Quoted passage:
·····

- Genre: Drama
- Based on: David by Marie Rothenberg Mel White
- Screenplay by: Stephanie Liss
- Directed by: John Erman
- Starring: Bernadette Peters John Glover Dan Lauria Matthew Lawrence
- Music by: Marvin Hamlisch
- Country of origin: United States
- Original language: English

Production
- Producer: Donald March
- Cinematography: Steve Yanconelli
- Editor: James Galloway
- Running time: 120 minutes
- Production companies: Donald March Productions ITC Entertainment

Original release
- Network: ABC
- Release: October 25, 1988

= David (1988 film) =

David is a 1988 American made-for-television drama film dramatizing the true story of a child named David Rothenberg who was burned by his father. It co-starred Matthew Lawrence as David, Bernadette Peters as his mother, and John Glover as his father. It aired on ABC.

·····

Dataset section:
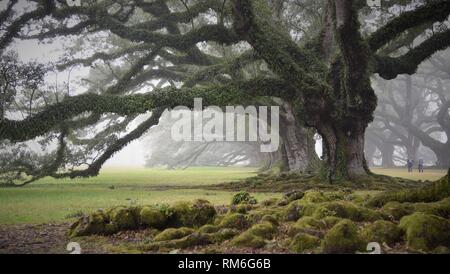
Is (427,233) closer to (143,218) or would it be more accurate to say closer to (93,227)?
Result: (143,218)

·····

Instructions:
1/ Quote everything in the David film page from "Original release" down to "aired on ABC.".
2/ Answer these questions from the David film page:
(a) Who wrote the music?
(b) On what date was the film released?
(c) Which actor played David?
The material is unrelated to the David film page.

The results:
1/
Original release
- Network: ABC
- Release: October 25, 1988

= David (1988 film) =

David is a 1988 American made-for-television drama film dramatizing the true story of a child named David Rothenberg who was burned by his father. It co-starred Matthew Lawrence as David, Bernadette Peters as his mother, and John Glover as his father. It aired on ABC.

2/
(a) Marvin Hamlisch
(b) October 25, 1988
(c) Matthew Lawrence